When you design entitlement programs and you try to estimate their costs, you have to find the defined entitlement value. This is the maximum amount of money that an eligible person has the right to collect from the entitlement program. In the case of a paid-leave program in Wyoming, the defined entitlement value is $7,257 per eligible individual, or $2.19 billion per year. 

This is, again, the maximum cost of the program. Realistically, not everyone will take eight weeks off - though we have to assume they do in order to make sure the program is properly funded - but even if we keep that in mind, we end up with a problem when it comes to funding this entitlement program: the defined entitlement value is more than 15 times higher than the estimated tax revenue that is going to fund the program.

In other words, a new entitlement program granting all employed persons in Wyoming eight weeks of paid family leave will be monumentally under-funded. How do we solve this? 

Federal funds. In order to run a paid-family leave program, Wyoming would have to receive up to $2 billion per year in new federal funds.
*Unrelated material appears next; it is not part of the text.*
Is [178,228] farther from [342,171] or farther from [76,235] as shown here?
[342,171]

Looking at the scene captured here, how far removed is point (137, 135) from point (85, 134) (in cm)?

Even if people only cashed in half of the paid leave they are eligible for, Uncle Sam would have to pony up $1 billion in new federal funds for Wyoming.

At the national level, the defined entitlement value of a paid-leave program, as described here, less the one-percent payroll tax, would cost taxpayers almost $900 billion per year. 

Even though this is - for now - a hypothetical reform, it is important to consider for us here in Wyoming. Sooner than we expect, we could find ourselves having to cope with a major new item in the state budget, with repercussions for state finances, taxpayers and employers that we have not yet even begun to explore. 

Every time a Democrat president has taken office in the past half century, he has made new efforts to expand the welfare state. Republican presidents have certainly helped them; Reagan signed several bills to expand entitlement programs, and Bush Jr. fought hard for the single biggest Medicare expansion since the program was created. Given this trajectory of a steadily expanding welfare state, it is only reasonable to expect new programs coming our way. And to be prepared for what they mean, fiscally, socially and politically.